[What is asked]:
Summarize the passage about the Daf Yomi siyum below in two sentences.

[Passage]:
Does that make me a bad Jew? Does that question my commitment to the Jewish people? Does that mean that I don’t really hold the strong commitment to Jewish Peoplehood that I thought i did?

From the Forward: “The promise and premise of the Daf Yomi is achdus Klal Yisroel,” or unity of the Jewish people said Elly Kleinman in the evening’s introductory remarks. Later in the program Lau added: “Daf HaYomi makes us one family…. Not only in friendship but in brotherhood.”

Really?

I’m really not sure what to make of all this.

Perhaps I cant get past the exorbitant amount of money that people were willing to pay for tickets to the siyum. Or maybe it’s the reported hundreds of thousands of dollar price tag on the mechitza’s that were built in the MET Life stadium. Maybe its the fact that women were sent to the top tiers of the stadium. Maybe its the fact that I will never be able to watch football in the same light. Or maybe it’s the somewhat idolization (of people and of Torah) that I have been witness to through YouTube.

[Data records]:
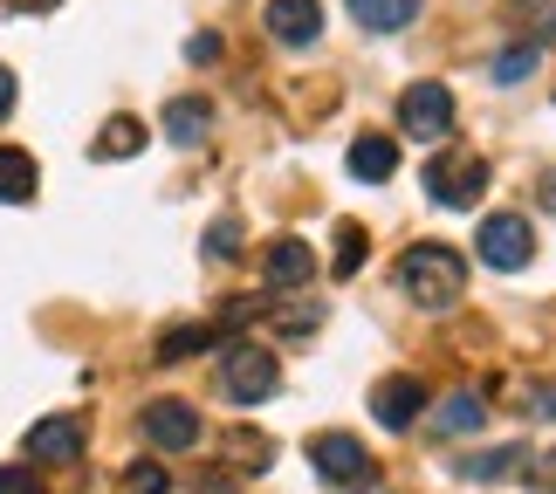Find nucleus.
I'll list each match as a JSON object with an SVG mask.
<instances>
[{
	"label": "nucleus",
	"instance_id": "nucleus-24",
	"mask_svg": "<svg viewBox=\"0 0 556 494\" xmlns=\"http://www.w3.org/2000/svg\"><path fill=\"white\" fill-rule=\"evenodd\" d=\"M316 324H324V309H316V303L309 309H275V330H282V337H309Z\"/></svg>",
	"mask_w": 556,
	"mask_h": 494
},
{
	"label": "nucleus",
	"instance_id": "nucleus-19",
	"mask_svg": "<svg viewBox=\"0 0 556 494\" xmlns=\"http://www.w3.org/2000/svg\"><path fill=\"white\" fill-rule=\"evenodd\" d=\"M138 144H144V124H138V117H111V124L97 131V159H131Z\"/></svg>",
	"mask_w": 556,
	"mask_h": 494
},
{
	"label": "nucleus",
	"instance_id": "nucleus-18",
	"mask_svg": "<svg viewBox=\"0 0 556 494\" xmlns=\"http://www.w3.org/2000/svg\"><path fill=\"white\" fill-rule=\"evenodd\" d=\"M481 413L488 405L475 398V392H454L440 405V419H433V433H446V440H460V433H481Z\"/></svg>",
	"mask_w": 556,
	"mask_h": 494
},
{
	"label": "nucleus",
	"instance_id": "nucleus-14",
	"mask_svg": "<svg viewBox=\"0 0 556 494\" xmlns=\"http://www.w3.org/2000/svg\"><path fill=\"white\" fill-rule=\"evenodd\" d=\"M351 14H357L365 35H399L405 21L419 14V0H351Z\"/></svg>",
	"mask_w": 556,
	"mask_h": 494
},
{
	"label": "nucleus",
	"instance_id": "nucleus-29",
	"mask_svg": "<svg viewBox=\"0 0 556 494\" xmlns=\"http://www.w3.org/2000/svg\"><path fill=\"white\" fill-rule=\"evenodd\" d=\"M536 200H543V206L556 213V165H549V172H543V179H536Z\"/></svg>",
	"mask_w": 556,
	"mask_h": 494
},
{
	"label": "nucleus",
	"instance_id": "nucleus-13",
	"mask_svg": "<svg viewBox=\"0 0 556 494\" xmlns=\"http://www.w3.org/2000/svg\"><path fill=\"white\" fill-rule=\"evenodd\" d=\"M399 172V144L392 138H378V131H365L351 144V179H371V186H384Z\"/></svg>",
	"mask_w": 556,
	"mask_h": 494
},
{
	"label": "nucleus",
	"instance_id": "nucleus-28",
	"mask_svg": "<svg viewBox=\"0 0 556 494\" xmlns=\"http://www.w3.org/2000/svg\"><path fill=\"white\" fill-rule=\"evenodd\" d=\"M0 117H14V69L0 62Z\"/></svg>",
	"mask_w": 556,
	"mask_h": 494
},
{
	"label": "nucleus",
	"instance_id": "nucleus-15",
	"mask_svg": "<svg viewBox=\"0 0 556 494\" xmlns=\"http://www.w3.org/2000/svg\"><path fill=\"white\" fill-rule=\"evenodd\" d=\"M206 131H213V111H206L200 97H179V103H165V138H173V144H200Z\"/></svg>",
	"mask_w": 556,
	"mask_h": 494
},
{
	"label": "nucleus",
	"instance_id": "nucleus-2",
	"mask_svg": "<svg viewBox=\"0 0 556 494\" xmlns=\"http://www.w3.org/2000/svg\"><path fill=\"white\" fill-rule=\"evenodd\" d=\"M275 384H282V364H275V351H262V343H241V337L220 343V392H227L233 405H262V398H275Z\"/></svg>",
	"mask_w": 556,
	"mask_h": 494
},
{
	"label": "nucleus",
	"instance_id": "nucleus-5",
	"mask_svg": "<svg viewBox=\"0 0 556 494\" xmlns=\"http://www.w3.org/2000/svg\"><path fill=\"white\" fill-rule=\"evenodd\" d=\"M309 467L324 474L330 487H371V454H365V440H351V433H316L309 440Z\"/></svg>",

[Problem solution]:
The writer doubts the claims, quoted from the Forward, that Daf Yomi unites the Jewish people and makes them one family, and is unsure what to make of it all. Possible reasons given include the high ticket prices, the reported cost of the mechitzas built in the MET Life stadium, the sending of women to the top tiers, and the idolization of people and Torah seen on YouTube.